Duplicate the listing below line for line, changing nothing.

A run of records:
====================

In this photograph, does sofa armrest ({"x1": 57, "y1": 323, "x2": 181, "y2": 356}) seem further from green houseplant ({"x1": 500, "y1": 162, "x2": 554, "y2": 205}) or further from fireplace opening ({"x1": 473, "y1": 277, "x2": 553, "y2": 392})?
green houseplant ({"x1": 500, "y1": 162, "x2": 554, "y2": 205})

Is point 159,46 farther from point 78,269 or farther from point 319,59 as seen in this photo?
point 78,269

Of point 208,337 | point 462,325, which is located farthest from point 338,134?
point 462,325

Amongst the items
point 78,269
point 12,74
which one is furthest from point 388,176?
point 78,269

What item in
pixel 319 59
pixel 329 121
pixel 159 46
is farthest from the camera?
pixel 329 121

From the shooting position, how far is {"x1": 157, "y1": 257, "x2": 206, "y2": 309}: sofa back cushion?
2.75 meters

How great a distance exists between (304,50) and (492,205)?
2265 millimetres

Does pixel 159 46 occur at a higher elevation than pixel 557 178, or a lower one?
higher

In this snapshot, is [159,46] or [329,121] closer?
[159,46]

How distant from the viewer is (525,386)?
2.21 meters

====================

ANSWER IN FULL:
In this photograph, does sofa armrest ({"x1": 57, "y1": 323, "x2": 181, "y2": 356}) seem further from green houseplant ({"x1": 500, "y1": 162, "x2": 554, "y2": 205}) or further from fireplace opening ({"x1": 473, "y1": 277, "x2": 553, "y2": 392})?
green houseplant ({"x1": 500, "y1": 162, "x2": 554, "y2": 205})

Is point 159,46 farther from point 78,269 or farther from point 319,59 as seen in this photo?
point 78,269

Of point 208,337 | point 462,325, which is located farthest from point 338,134?
point 462,325

Amongst the items
point 78,269
point 12,74
which one is furthest from point 388,176?
point 78,269

What item in
pixel 319 59
pixel 329 121
pixel 159 46
is farthest from the camera?
pixel 329 121

From the shooting position, how far is {"x1": 157, "y1": 257, "x2": 206, "y2": 309}: sofa back cushion?
2.75 meters

How great a distance exists between (304,50) and (492,205)?
2265 millimetres

Does pixel 159 46 occur at a higher elevation than pixel 557 178, or a lower one?
higher

In this snapshot, is [159,46] or [329,121] closer?
[159,46]

How distant from the viewer is (525,386)?
2.21 meters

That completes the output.